Besides Southland, LMP has exploration acreage on the West Coast of the South Island and, more recently, in Taranaki, but the thrust of Bay’s strategy for the company is reflected in the joint venture he is contemplating with Australian company Salinas Energy to tap into the famous San Joaquin Basin oilfield in California.

The first wells in this highly prolific basin were drilled nearly a hundred years ago, and continued to produce through into the 1960s. A second round of infill drilling followed the oil boom of the 1970s, and LMP’s foray into San Joaquin represents a third tier of exploration and development.

Bay says there are two reasons for the California play. The first is the similarity in geology between California, on the eastern edge of the Pacific tectonic plate, and New Zealand on the western edge.
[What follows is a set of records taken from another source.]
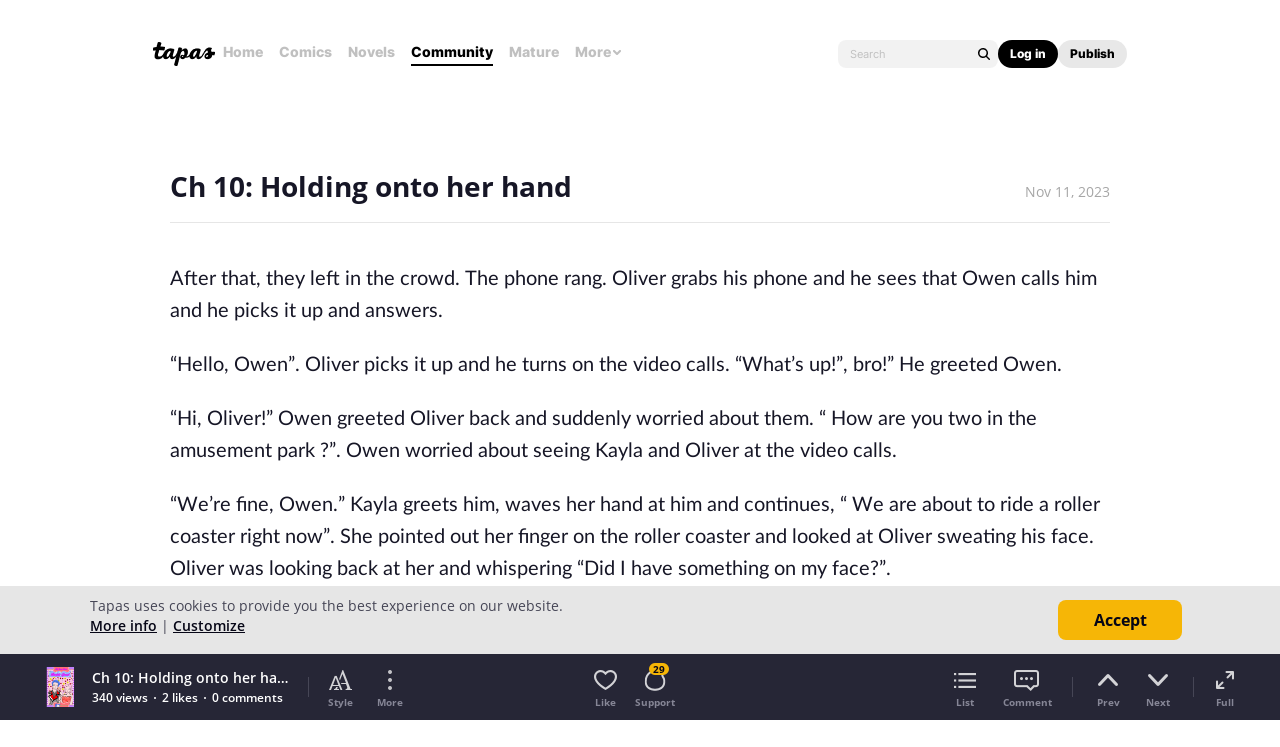

--- FILE ---
content_type: text/html; charset=utf-8
request_url: https://id.abr.ge/api/v2/third-party-cookie/identifier.html?requestID=432952277
body_size: 442
content:
<!DOCTYPE html>
<html>
<head><meta charset="utf-8"></head>
<body>

<pre>
    requestID: 432952277
    Reply: map[uuid:7e7acc35-ea1c-49af-8fb5-7a47543ef83a]
</pre>
<script>
    var message = {
        requestID: '432952277',
        
        reply: (document.cookie.indexOf('ab180ClientId=') !== -1) ? {"uuid":"7e7acc35-ea1c-49af-8fb5-7a47543ef83a"} : { error: 'Third party cookie is not supported' }
        
    }

    window.parent.postMessage(
        
        JSON.stringify(message)
        
    , '*');
</script>
</body>
</html>


--- FILE ---
content_type: text/javascript; charset=utf-8
request_url: https://app.link/_r?sdk=web2.86.5&branch_key=key_live_ldk4mdNH1zcoGVBwIjDYMjidFCj4FWGU&callback=branch_callback__0
body_size: 71
content:
/**/ typeof branch_callback__0 === 'function' && branch_callback__0("1546475459354215907");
“So there’s a technical comfort there, more so than in Australia which is completely different geology,” he says.

“The second reason is that it’s the San Joaquin Basin: it’s proven and prolific, and in the centre of one of the largest energy markets in the world in southern California, so if you find anything – your commercialisation is done in a few months rather than several years.”

Striking oil in America’s west would not threaten his allegiance to the Steelers from the opposite side of the continent, Bay says, and he’ll be backing the men of steel to repeat their Superbowl win next year.

And in the meantime, he adds with a confident air, he expects that other black-and-gold team, the Hurricanes, to replicate the Steelers’ success in this year’s Super 14.